7.1 KiB
DataBuild Design
DataBuild is a trivially-deployable, partition-oriented, declarative build system. Where data orchestration flows are normally imperative and implicit (do this, then do that, etc), DataBuild uses stated data dependencies to make this process declarative and explicit. DataBuild scales the declarative nature of tools like DBT to meet the needs of modern, broadly integrated data and ML organizations, who consume data from many sources and which arrive on a highly varying basis. DataBuild enables confident, bounded completeness in a world where input data is effectively never complete at any given time.
Philosophy
Many large-scale systems for producing data leave the complexity of true orchestration to the user - even DAG-based systems for implementing dependencies leave the system as a collection of DAGs, requiring engineers to solve the same "why doesn't this data exist?" and "how do I build this data?"
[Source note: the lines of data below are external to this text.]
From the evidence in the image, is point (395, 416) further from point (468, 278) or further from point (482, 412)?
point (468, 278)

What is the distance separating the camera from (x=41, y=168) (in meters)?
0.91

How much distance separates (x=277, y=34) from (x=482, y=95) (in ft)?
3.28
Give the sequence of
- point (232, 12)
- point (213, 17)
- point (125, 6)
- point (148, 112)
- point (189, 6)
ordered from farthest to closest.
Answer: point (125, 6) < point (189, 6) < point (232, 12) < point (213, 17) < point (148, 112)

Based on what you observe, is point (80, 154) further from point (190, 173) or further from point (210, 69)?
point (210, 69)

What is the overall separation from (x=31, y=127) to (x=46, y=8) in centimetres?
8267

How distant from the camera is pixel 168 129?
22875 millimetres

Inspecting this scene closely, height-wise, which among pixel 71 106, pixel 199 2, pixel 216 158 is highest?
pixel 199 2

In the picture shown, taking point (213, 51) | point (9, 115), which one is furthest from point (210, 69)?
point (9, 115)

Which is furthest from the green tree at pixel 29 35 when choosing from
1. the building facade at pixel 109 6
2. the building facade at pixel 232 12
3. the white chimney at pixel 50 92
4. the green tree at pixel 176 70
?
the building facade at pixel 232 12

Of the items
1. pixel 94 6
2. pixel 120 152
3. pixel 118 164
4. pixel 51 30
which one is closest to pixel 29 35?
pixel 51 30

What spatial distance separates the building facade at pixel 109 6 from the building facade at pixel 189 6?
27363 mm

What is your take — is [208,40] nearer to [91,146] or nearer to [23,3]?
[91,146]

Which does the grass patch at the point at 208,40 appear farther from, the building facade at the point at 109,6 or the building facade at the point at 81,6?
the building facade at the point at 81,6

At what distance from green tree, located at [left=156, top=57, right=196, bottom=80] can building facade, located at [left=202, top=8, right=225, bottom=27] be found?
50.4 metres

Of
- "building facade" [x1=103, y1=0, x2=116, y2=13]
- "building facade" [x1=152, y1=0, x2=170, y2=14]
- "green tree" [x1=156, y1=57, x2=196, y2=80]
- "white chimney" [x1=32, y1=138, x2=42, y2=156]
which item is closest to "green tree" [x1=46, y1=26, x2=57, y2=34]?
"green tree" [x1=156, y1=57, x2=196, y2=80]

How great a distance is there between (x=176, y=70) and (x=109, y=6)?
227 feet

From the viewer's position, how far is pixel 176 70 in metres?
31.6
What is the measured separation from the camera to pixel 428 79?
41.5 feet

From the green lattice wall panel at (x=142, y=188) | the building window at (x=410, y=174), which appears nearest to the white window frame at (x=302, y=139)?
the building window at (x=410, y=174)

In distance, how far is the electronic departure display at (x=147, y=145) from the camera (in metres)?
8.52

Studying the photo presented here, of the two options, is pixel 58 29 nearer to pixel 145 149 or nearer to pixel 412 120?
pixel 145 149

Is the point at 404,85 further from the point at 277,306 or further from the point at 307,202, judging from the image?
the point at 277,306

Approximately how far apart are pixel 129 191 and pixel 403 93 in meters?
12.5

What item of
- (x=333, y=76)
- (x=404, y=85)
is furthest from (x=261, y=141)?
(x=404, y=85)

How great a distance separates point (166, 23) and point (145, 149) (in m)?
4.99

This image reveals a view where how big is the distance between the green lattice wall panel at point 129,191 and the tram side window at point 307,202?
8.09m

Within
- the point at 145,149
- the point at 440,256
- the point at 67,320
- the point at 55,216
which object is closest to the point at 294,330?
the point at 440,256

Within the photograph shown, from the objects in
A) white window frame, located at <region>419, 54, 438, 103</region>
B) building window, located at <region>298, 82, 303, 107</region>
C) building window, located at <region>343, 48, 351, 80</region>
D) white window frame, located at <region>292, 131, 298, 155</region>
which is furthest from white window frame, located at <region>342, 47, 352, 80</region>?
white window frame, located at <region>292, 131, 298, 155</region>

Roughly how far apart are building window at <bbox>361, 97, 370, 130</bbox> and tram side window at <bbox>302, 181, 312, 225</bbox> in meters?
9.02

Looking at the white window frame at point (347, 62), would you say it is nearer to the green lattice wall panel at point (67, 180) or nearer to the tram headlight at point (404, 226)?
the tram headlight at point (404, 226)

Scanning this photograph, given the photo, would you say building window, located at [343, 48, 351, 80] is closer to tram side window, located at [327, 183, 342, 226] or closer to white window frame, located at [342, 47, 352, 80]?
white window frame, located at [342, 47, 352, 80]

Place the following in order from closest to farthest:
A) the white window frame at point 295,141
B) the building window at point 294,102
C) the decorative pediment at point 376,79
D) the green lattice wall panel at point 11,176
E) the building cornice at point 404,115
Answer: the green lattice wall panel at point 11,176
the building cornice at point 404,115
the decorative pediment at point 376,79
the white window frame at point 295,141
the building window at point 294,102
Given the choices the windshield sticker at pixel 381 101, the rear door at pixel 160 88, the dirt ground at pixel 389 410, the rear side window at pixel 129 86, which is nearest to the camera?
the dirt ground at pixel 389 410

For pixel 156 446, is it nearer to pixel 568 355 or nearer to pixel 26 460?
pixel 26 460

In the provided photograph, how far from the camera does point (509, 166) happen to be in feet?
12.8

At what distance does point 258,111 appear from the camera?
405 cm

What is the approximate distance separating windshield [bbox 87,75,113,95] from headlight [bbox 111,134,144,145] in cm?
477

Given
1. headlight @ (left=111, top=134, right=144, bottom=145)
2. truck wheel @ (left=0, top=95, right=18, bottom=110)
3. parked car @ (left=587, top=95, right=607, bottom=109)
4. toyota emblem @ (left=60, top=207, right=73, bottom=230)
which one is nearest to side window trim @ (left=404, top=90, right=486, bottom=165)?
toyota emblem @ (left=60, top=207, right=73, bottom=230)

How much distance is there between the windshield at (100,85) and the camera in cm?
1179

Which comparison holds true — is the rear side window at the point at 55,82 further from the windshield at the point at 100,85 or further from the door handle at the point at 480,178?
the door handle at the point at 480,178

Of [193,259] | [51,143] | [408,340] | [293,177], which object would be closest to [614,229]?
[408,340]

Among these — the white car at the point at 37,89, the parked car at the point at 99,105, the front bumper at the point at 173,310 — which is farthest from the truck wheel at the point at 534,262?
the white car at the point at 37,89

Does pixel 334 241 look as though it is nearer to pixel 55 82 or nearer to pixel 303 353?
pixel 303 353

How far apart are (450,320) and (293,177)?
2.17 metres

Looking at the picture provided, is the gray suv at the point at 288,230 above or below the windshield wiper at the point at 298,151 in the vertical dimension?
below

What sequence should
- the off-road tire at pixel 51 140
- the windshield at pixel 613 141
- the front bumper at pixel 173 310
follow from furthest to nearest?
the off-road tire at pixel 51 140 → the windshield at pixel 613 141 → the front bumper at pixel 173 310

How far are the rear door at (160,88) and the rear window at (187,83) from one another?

DataBuild takes inspiration from modern data orchestration and build systems to fully internalize this complexity, using the Job concept to localize all decisions of turning upstream data into output data (and making all dependencies explicit); and the Graph concept to handle composition of jobs, answering what sequence of jobs must be run to build a specific partition of data. With Jobs and Graphs, DataBuild takes complete responsibility for the data build process, allowing engineers to consider concerns only local to the jobs relevant to their feature.
Graphs and jobs are defined in bazel, allowing graphs (and their constituent jobs) to be built and deployed trivially.
Concepts
- Partitions - A partition is an atomic unit of data. DataBuild's data dependencies work by using partition references (e.g.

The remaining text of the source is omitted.